**WORK INSTRUCTIONS:**
The entries below need to be written out exactly, with no pictures included.

(Brief descriptive captions)

-*-*-

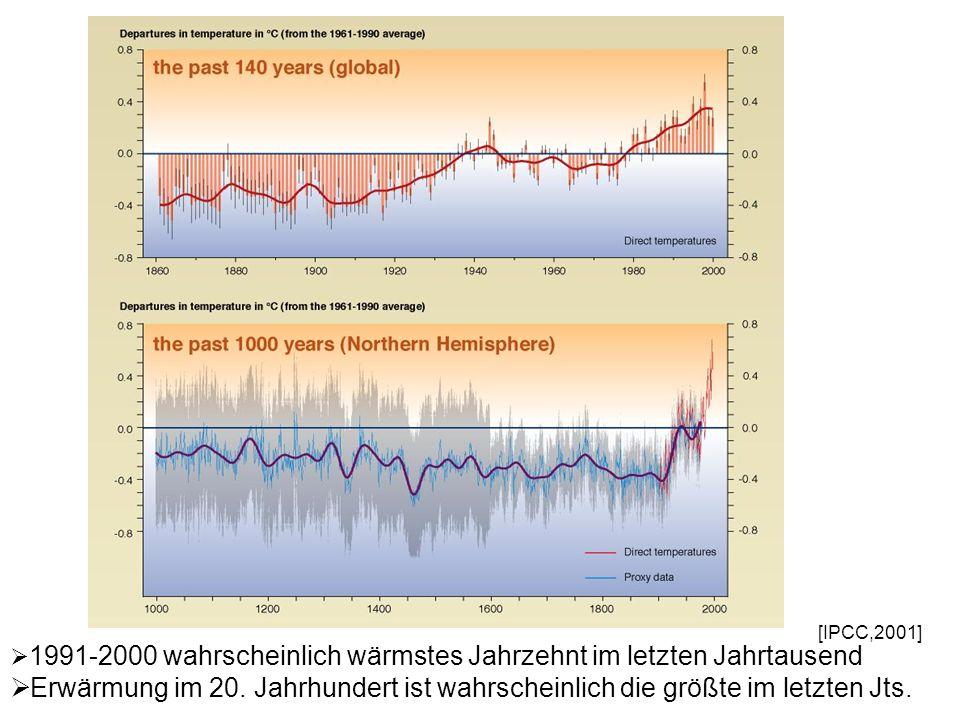 1991-2000 wahrscheinlich wärmstes Jahrzehnt im letzten Jahrtausend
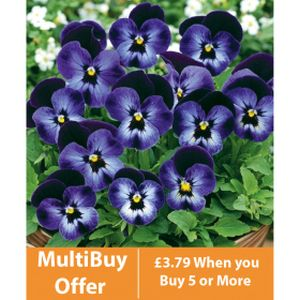 Viola F1 Blue White Face 6 Pack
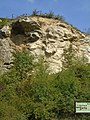 Róka-hegyi kőfejtő 5. sz. barlangja2.jpg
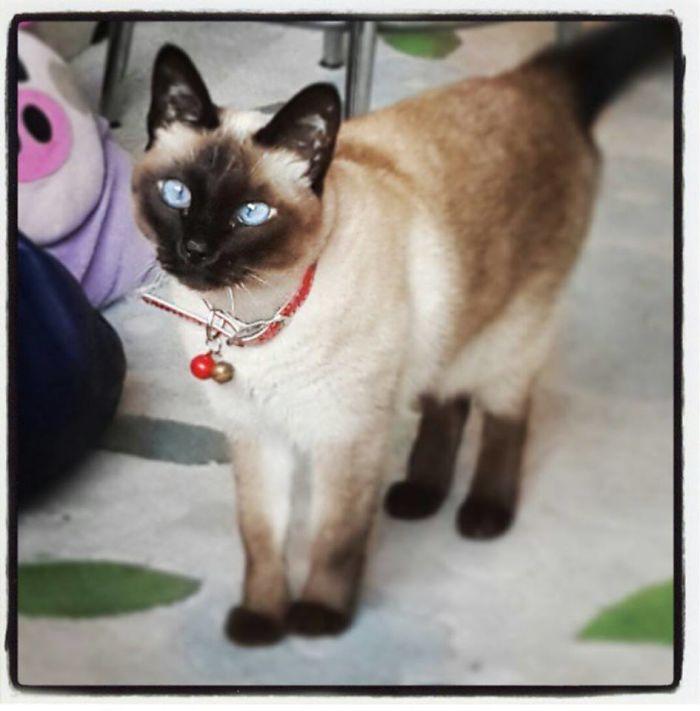My Friend's Cat Tivali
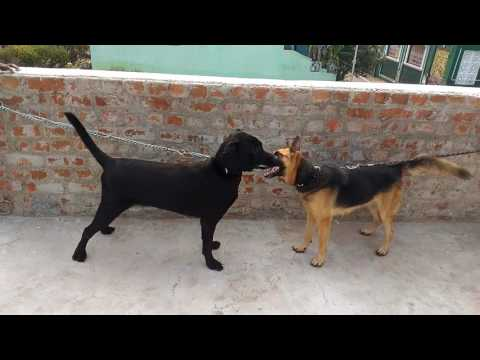 German Shepherd and Labrador fighting and barking..
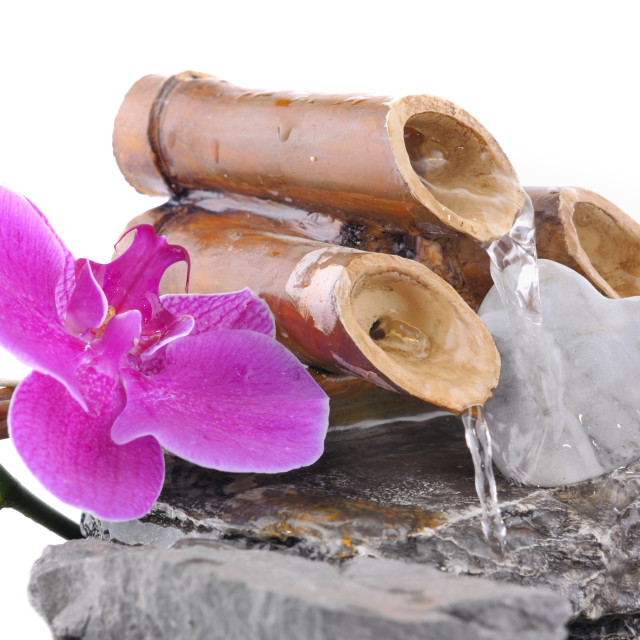 """""""orchid and heart on a little fountain"""" stock image"""
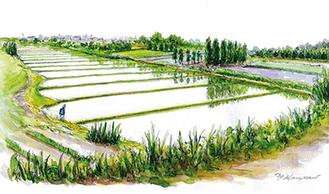 河南さんの作品「田植えの頃」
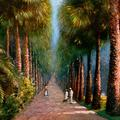 Palm Avenue, Botanical Gardens, Calcutta.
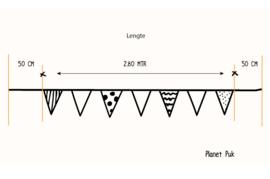 Vlaggenlijn Boefje zwart-wit-mintgroen 3.80 mtr.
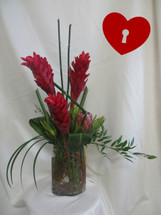 Red Hot Ginger Tropical Valentines Day Bouquet by Enchanted Florist Pasadena TX. Lovely tropical red ginger in a clear oblong vase with greenery accents. Includes lily grass, ti leaves and equisedum designed by our professional designers for a modern unique look. RM935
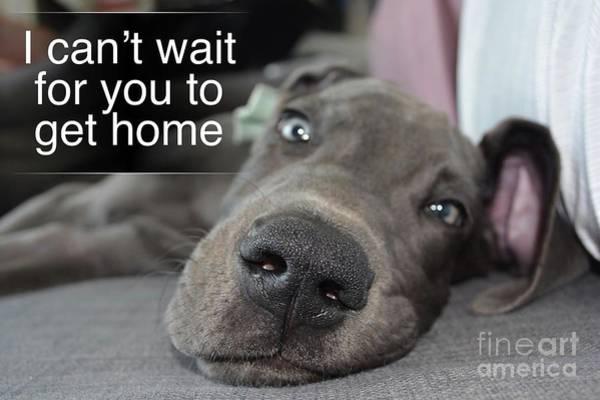 Digital Art - Great Dane-service Dog 1 by Kathy Tarochione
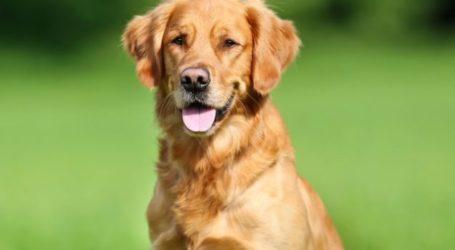 Βόλος: Πυροβολούσε σε αυλή δεσποζόμενα σκυλιά και καταδικάστηκε σε φυλάκιση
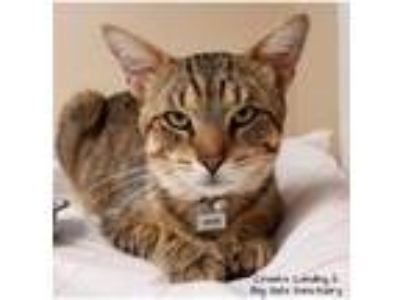 Adopt DAVE a Domestic Short Hair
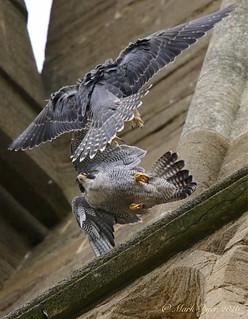 Peregrines ( Falco peregrinus). Exeter.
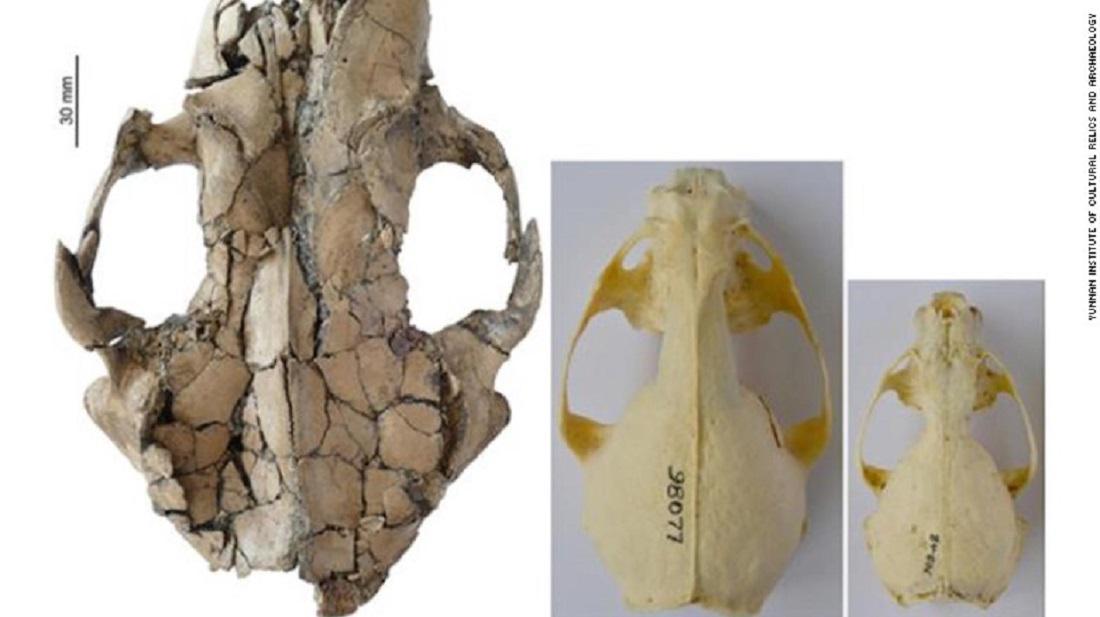 Srovnání lebky siamogale melilutra a dnešních yvder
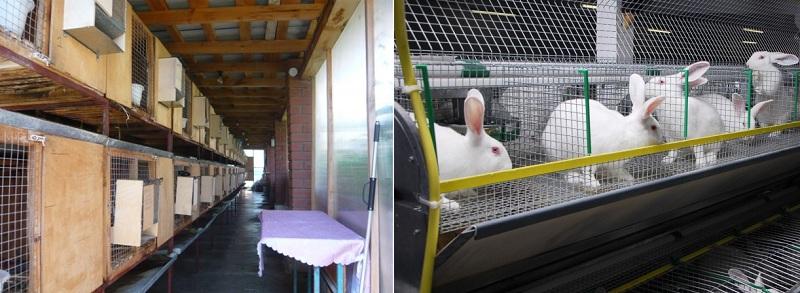 карантин у кроликов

-*-*-

**OUTPUT:**
 1991-2000 wahrscheinlich wärmstes Jahrzehnt im letzten Jahrtausend
 Viola F1 Blue White Face 6 Pack
 Róka-hegyi kőfejtő 5. sz. barlangja2.jpg
My Friend's Cat Tivali
 German Shepherd and Labrador fighting and barking..
 """""""orchid and heart on a little fountain"""" stock image"""
 河南さんの作品「田植えの頃」
 Palm Avenue, Botanical Gardens, Calcutta.
 Vlaggenlijn Boefje zwart-wit-mintgroen 3.80 mtr.
 Red Hot Ginger Tropical Valentines Day Bouquet by Enchanted Florist Pasadena TX. Lovely tropical red ginger in a clear oblong vase with greenery accents. Includes lily grass, ti leaves and equisedum designed by our professional designers for a modern unique look. RM935
 Digital Art - Great Dane-service Dog 1 by Kathy Tarochione
 Βόλος: Πυροβολούσε σε αυλή δεσποζόμενα σκυλιά και καταδικάστηκε σε φυλάκιση
 Adopt DAVE a Domestic Short Hair
 Peregrines ( Falco peregrinus). Exeter.
 Srovnání lebky siamogale melilutra a dnešních yvder
 карантин у кроликов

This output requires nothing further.